▸ ЗАДАНИЕ 1: Изложи текст о шторме на Балтике в двух предложениях.
▸ ЗАДАНИЕ 2: Перепиши дословно фрагмент текста о шторме на Балтике от слов «Шторм на Балтике.» до слов «была очень нужна.» включительно.

▸ ТЕКСТ:
Шторм на Балтике. 18 августа 2005г
Прекрасный летний день кончается в аду. В центре - маленький Etap. Его шкипер Томас Матусцек описывает пережитое. Включение малогабаритного компьютера утром 8 августа 2005 года было моим обычным ежедневным делом после завтрака в походные дни. Немецкая метеослужба до 24 ч. пророчила норд-вест от 5 до 6 баллов до полудня следующего дня, с вероятным усилением до 7 баллов. Превосходно для трудного броска в 120 миль от польского Хел до Клайпеды в Литве. Все побережье на пути почти недоступно, нет ни гавани, ни мест-убежищ, и подходящая погода была очень нужна.

▸ ФРАГМЕНТ ДАННЫХ:

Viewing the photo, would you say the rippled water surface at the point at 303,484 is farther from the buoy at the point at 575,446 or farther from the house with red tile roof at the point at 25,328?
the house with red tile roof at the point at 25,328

▸ ПРАВИЛЬНЫЙ ОТВЕТ 1: Шкипер маленького Etap Томас Матусцек описывает, как прекрасный летний день кончается в аду: утром 8 августа 2005 года немецкая метеослужба обещала до полудня следующего дня норд-вест от 5 до 6 баллов с вероятным усилением до 7. Такой прогноз казался превосходным для трудного броска в 120 миль от польского Хела до Клайпеды в Литве вдоль почти недоступного побережья без гаваней и мест-убежищ.

▸ ПРАВИЛЬНЫЙ ОТВЕТ 2:
Шторм на Балтике. 18 августа 2005г
Прекрасный летний день кончается в аду. В центре - маленький Etap. Его шкипер Томас Матусцек описывает пережитое. Включение малогабаритного компьютера утром 8 августа 2005 года было моим обычным ежедневным делом после завтрака в походные дни. Немецкая метеослужба до 24 ч. пророчила норд-вест от 5 до 6 баллов до полудня следующего дня, с вероятным усилением до 7 баллов. Превосходно для трудного броска в 120 миль от польского Хел до Клайпеды в Литве. Все побережье на пути почти недоступно, нет ни гавани, ни мест-убежищ, и подходящая погода была очень нужна.